From: Ben Morrow on

Quoth Martijn Lievaart <m(a)rtij.nl.invlalid>:
> On Mon, 07 Jun 2010 17:21:07 +0100, Ben Morrow wrote:
> > Quoth Martijn Lievaart <m(a)rtij.nl.invlalid>:
> >> On Sat, 05 Jun 2010 21:33:20 +0100, Ben Morrow wrote:
> >>
> >> > This is a bad plan. Locales (specifically, the 'locale' pragma) and
> >> > Unicode don't play nicely together in Perl, and if you're processing
> >> > international text you will probably end up with Unicode strings. A
> >>
> >> Can you expand on this? What exactly goes wrong (or is unexpected)?
> >
> (snip)
> >
> > Confused yet? :)
>
> That's just plain buggy I would say, or is there some logic I don't see?

No, it's just plain buggy. The bugs have been there since 5.8.0, they
are well known, and the only reason they haven't been fixed yet is
because it's extremely difficult (both to work out what the behaviour
*should* be, and to write the actual code). The problem *is* currently
being worked on (mostly by Karl Williamson), but don't hold your breath.

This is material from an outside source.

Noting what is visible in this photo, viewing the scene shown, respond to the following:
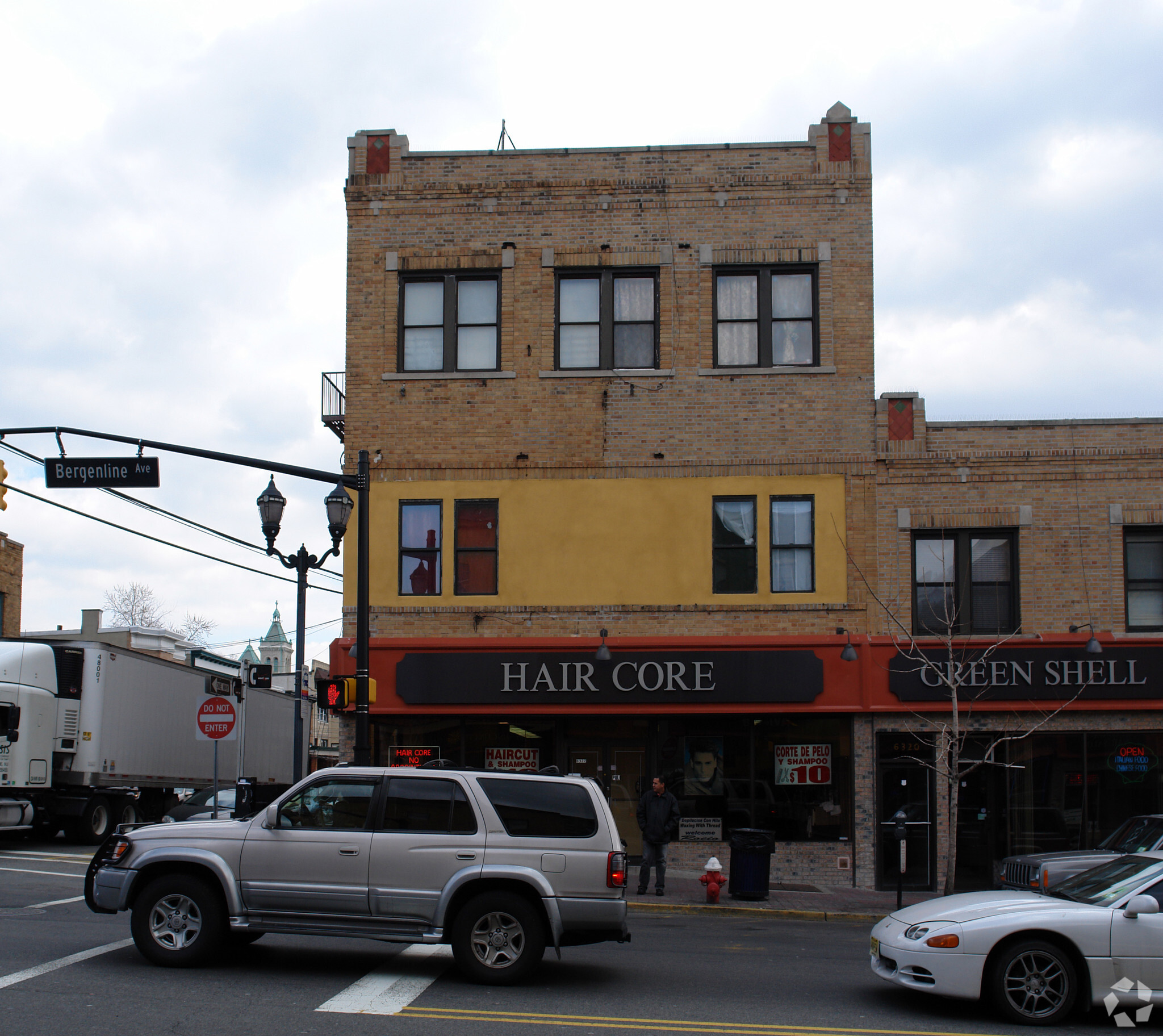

> Besides, your examples did not work for me completely, to get the same
> regex matching I had to set LANG as well.

You probably had LANG set in your environment already, which I don't.
IIRC LANG overrides LC_ALL.

Ben

From: Martijn Lievaart on
On Mon, 07 Jun 2010 18:27:08 +0100, Ben Morrow wrote:

>> That's just plain buggy I would say, or is there some logic I don't
>> see?
>
> No, it's just plain buggy. The bugs have been there since 5.8.0, they
> are well known, and the only reason they haven't been fixed yet is
> because it's extremely difficult (both to work out what the behaviour
> *should* be, and to write the actual code). The problem *is* currently
> being worked on (mostly by Karl Williamson), but don't hold your breath.

Thx for the info.

/me writes down after "never use threads in Perl", "never use locales in
Perl".

I get the problem, but it does suck.

>
>> Besides, your examples did not work for me completely, to get the same
>> regex matching I had to set LANG as well.
>
> You probably had LANG set in your environment already, which I don't.
> IIRC LANG overrides LC_ALL.
>

Ah, that explains it.

M4